If you are reusing a model trained with CosmoPower and have a TensorFlow version higher or equal to 2.14, you might get an error when trying to load the model, even in CosmoPower-JAX. This is a known issue. In this case, you should run the convert_tf214.py script available in this repository to transform your .pkl file into a different format (based on NumPy) that will then be read by CosmoPower-JAX. You only have to do the conversion once for each .pkl file you have, make sure you pip install . after the conversion, and everything else should remain unchanged.
Feel free to fork this repository to work on it; otherwise, please raise an issue or contact Davide Piras.

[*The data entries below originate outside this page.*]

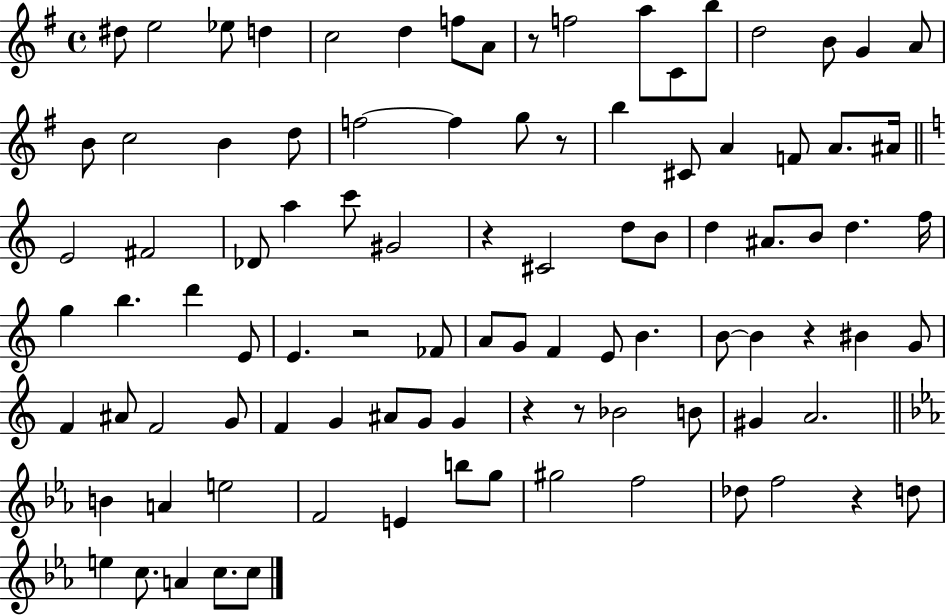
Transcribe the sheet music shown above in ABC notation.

X:1
T:Untitled
M:4/4
L:1/4
K:G
^d/2 e2 _e/2 d c2 d f/2 A/2 z/2 f2 a/2 C/2 b/2 d2 B/2 G A/2 B/2 c2 B d/2 f2 f g/2 z/2 b ^C/2 A F/2 A/2 ^A/4 E2 ^F2 _D/2 a c'/2 ^G2 z ^C2 d/2 B/2 d ^A/2 B/2 d f/4 g b d' E/2 E z2 _F/2 A/2 G/2 F E/2 B B/2 B z ^B G/2 F ^A/2 F2 G/2 F G ^A/2 G/2 G z z/2 _B2 B/2 ^G A2 B A e2 F2 E b/2 g/2 ^g2 f2 _d/2 f2 z d/2 e c/2 A c/2 c/2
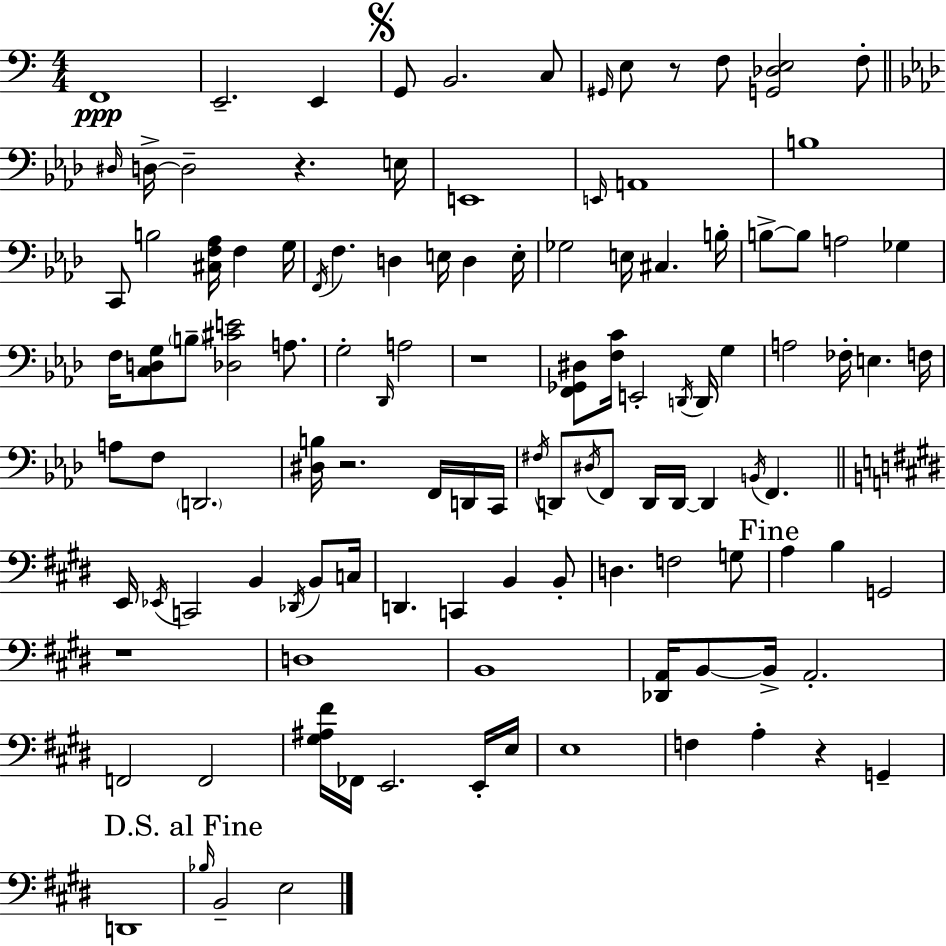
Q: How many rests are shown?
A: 6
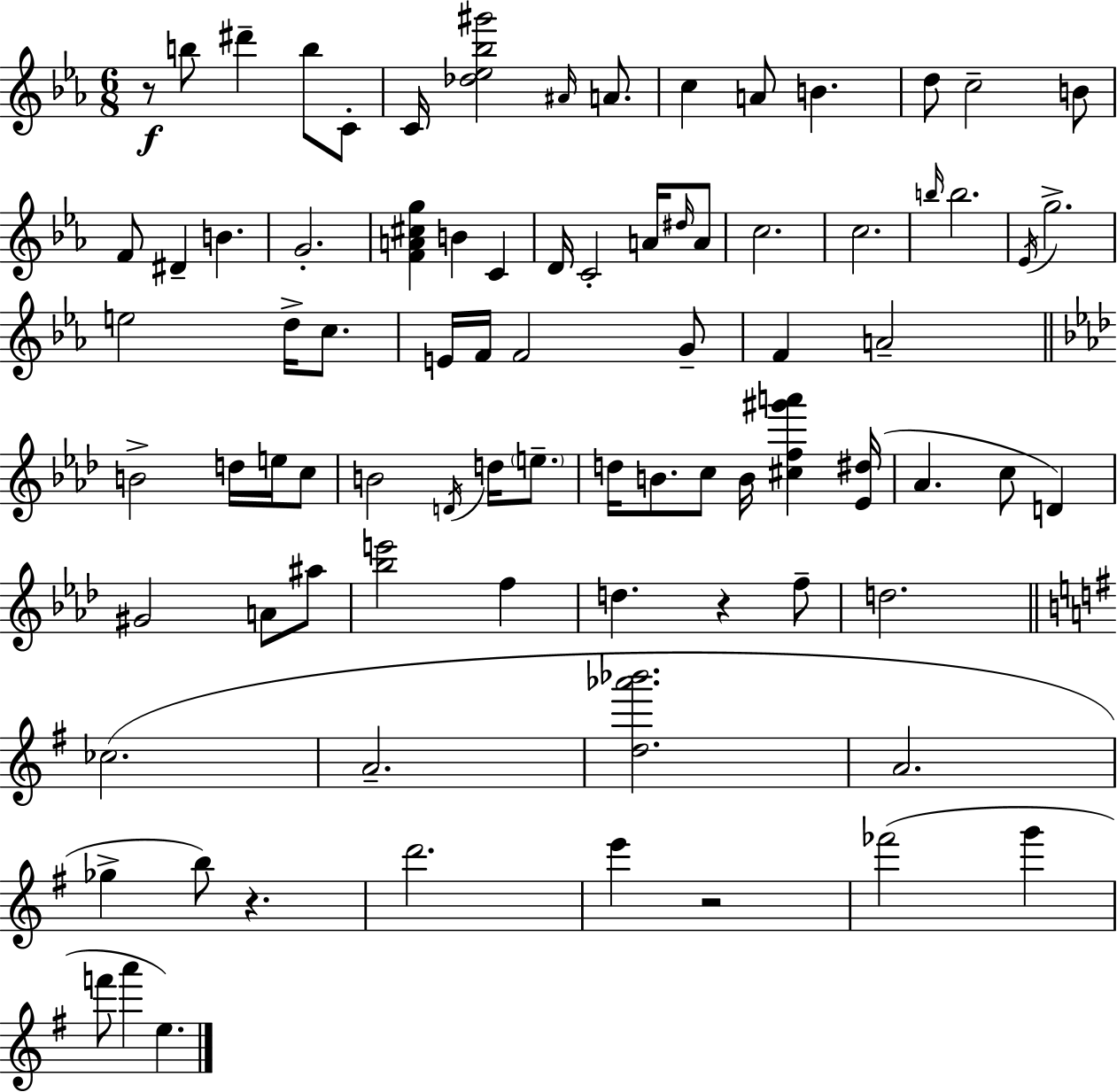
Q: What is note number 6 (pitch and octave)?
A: A#4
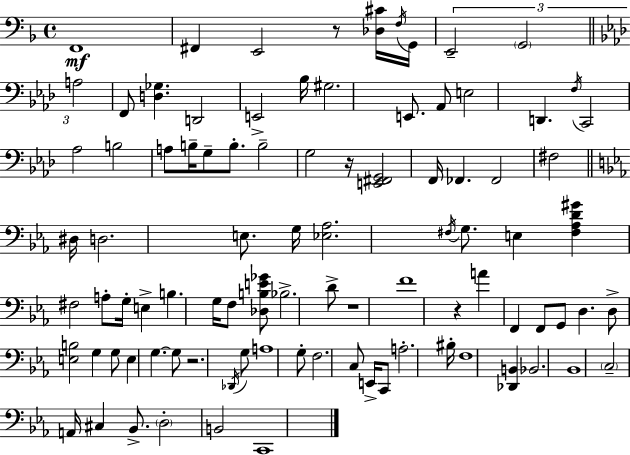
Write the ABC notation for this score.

X:1
T:Untitled
M:4/4
L:1/4
K:F
F,,4 ^F,, E,,2 z/2 [_D,^C]/4 F,/4 G,,/4 E,,2 G,,2 A,2 F,,/2 [D,_G,] D,,2 E,,2 _B,/4 ^G,2 E,,/2 _A,,/2 E,2 D,, F,/4 C,,2 _A,2 B,2 A,/2 B,/4 G,/2 B,/2 B,2 G,2 z/4 [E,,^F,,G,,]2 F,,/4 _F,, _F,,2 ^F,2 ^D,/4 D,2 E,/2 G,/4 [_E,_A,]2 ^F,/4 G,/2 E, [^F,_A,D^G] ^F,2 A,/2 G,/4 E, B, G,/4 F,/2 [_D,B,E_G]/2 _B,2 D/2 z4 F4 z A F,, F,,/2 G,,/2 D, D,/2 [E,B,]2 G, G,/2 E, G, G,/2 z2 _D,,/4 G,/2 A,4 G,/2 F,2 C,/2 E,,/4 C,,/2 A,2 ^B,/4 F,4 [_D,,B,,] _B,,2 _B,,4 C,2 A,,/4 ^C, _B,,/2 D,2 B,,2 C,,4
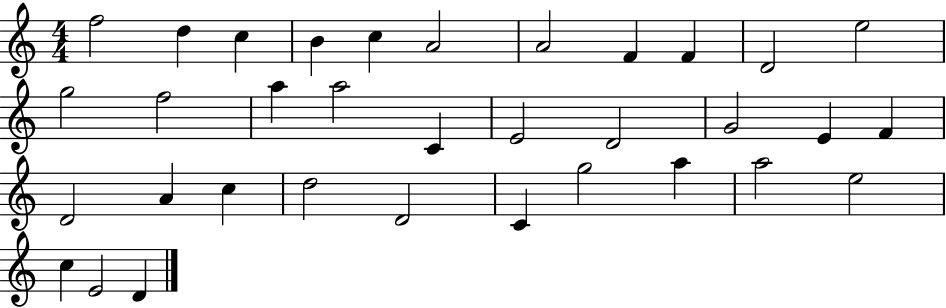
F5/h D5/q C5/q B4/q C5/q A4/h A4/h F4/q F4/q D4/h E5/h G5/h F5/h A5/q A5/h C4/q E4/h D4/h G4/h E4/q F4/q D4/h A4/q C5/q D5/h D4/h C4/q G5/h A5/q A5/h E5/h C5/q E4/h D4/q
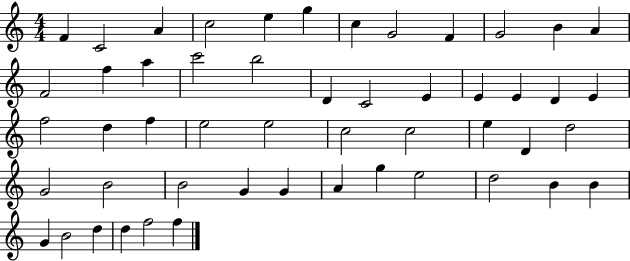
X:1
T:Untitled
M:4/4
L:1/4
K:C
F C2 A c2 e g c G2 F G2 B A F2 f a c'2 b2 D C2 E E E D E f2 d f e2 e2 c2 c2 e D d2 G2 B2 B2 G G A g e2 d2 B B G B2 d d f2 f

If you use CosmoPower-JAX in your work, please cite both papers as follows:
@article{Piras23,
author = {{Piras}, Davide and {Spurio Mancini}, Alessio},
title = "{CosmoPower-JAX: high-dimensional Bayesian inference
with differentiable cosmological emulators}",
journal = {The Open Journal of Astrophysics},
keywords = {Astrophysics - Cosmology and Nongalactic Astrophysics,
Astrophysics - Instrumentation and Methods for Astrophysics,
Computer Science - Machine Learning},
year = 2023,
month = jul,
volume = {6},
eid = {20},
pages = {20},
doi = {10.21105/astro.2305.06347},
archivePrefix = {arXiv},
eprint = {2305.06347},
primaryClass = {astro-ph.CO}
}
@article{SpurioMancini2022,
title={CosmoPower: emulating cosmological power spectra for
accelerated Bayesian inference from next-generation surveys},
volume={511},
ISSN={1365-2966},
url={http://dx.doi.org/10.1093/mnras/stac064},
DOI={10.1093/mnras/stac064},
number={2},
journal={Monthly Notices of the Royal Astronomical Society},
publisher={Oxford University Press (OUP)},
author={Spurio Mancini, Alessio and Piras, Davide and
Alsing, Justin and Joachimi, Benjamin and Hobson, Michael P},
year={2022},
month={Jan},
pages={1771–1788}
}
CosmoPower-JAX is released under the GPL-3 license - see LICENSE-, subject to
the non-commercial use condition - see LICENSE_EXT.
CosmoPower-JAX
Copyright (C) 2023 Davide Piras & contributors
This program is released under the GPL-3 license (see LICENSE),
subject to a non-commercial use condition (see LICENSE_EXT).
This program is distributed in the hope that it will be useful,
but WITHOUT ANY WARRANTY; without even the implied warranty of
MERCHANTABILITY or FITNESS FOR A PARTICULAR PURPOSE.